1、pyspark连接kudu

pyspark --jars /home/oicq/guomm/kudu-spark2_2.11-1.6.0.jar # 启动 
sqlContext = pyspark.sql.SQLContext(spark) # 创建sql连接 
df = sqlContext.read.format('org.apache.kudu.spark.kudu')
               .options(**{"kudu.master":"127.0.0.1:7051", "kudu.table":"python-example"})
               .load() # 读取kudu表

df.write.format('org.apache.kudu.spark.kudu')
        .option('kudu.master', '127.0.0.1:7051')
        .option('kudu.table', 'python-example1')
        .mode('append')
        .save() # 写入kudu表

2、scala spark连接kudu

Pom.xml

<!--spark操作kudu-->
<dependency>
  <groupId>org.apache.kudu</groupId>
  <artifactId>kudu-spark2-tools_2.11</artifactId>
  <version>1.12.0</version>
</dependency>

创建表

/**
* 编写main方法
*/
def main(args: Array[String]): Unit = {
  //设置master
  val KUDU_MASTERS = "localhost"
  
  //使用new KuduClient.KuduClientBuilder创建一个KuduClient ,需要传入master
  val client: KuduClient = new KuduClient.KuduClientBuilder(KUDU_MASTERS).build()
  
  //设置表名
  val tableName = "ods"

  //调用createTable方法,将KuduClient和表名传入
  createTable(client, tableName)
  
  //关闭服务
  client.close()
}


def createTable(client: KuduClient, tableName: String): Unit = {
  //首先我们需要引入java转换
  import scala.collection.JavaConverters._
  
  //写一个java类型的list,里面放入ColumnSchema,用于存放字段信息
  //ColumnSchemaBuilder里有两个参数,分别是字段名和type类型的字段类型
  //后面跟上一个.key函数表示是否为主键
  val columns = List(
    new ColumnSchema.ColumnSchemaBuilder("word", Type.STRING).key(true).build(),
    new ColumnSchema.ColumnSchemaBuilder("cnt", Type.INT32).build()
  ).asJava
  
  //将字段信息封装成一个schema 
  val schema = new Schema(columns)
  
  //这边我们需要新建一个CreateTableOptions用于存放创建表的选项
  val options: CreateTableOptions = new CreateTableOptions()
 
 //设置副本系数为1
  options.setNumReplicas(1)
  
  //这边必须设置addHashPartitions,有两个参数
  //第一个参数指定哪个字段进行分区,可以有多个所以需要一个list
  //第二个设置分为几个桶
  options.addHashPartitions(parcols,3)
  
  //这边新建了一个LinkedList
  val parcols: util.LinkedList[String] = new util.LinkedList[String]()
 
 //设置使用word字段进行分发
  parcols.add("word")
  
  //使用client.createTable进行创建表,有三个参数
  //1.表名
  //2.schema信息
  //3.创建表选项
  client.createTable(tableName,schema,options)
}

修改表名

def renameTable(client: KuduClient, tableName: String, newTableName: String) = {
  //这边需要新建一个AlterTableOptions
  val options: AlterTableOptions = new AlterTableOptions()

学习材料:
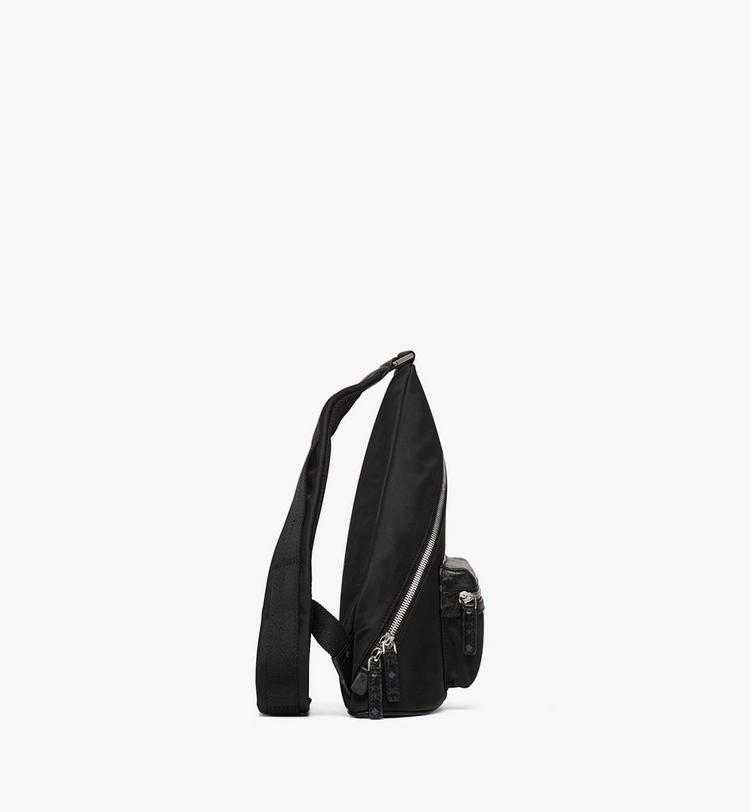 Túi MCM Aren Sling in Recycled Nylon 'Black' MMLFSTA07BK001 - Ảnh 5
* * *
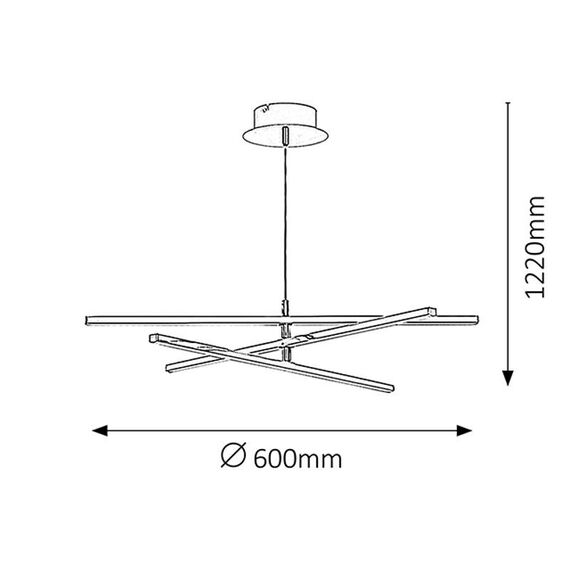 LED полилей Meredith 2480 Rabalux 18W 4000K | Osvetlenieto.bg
...
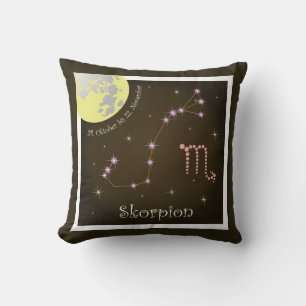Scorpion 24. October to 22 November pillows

待办任务:
(1) 阅读节选中创建表时,副本系数被设为多少?
(2) 请列出阅读节选中写明的全部Kudu表名。
这些行是另外的独立材料。

任务答案:
(1) 1

(2) python-example、python-example1、ods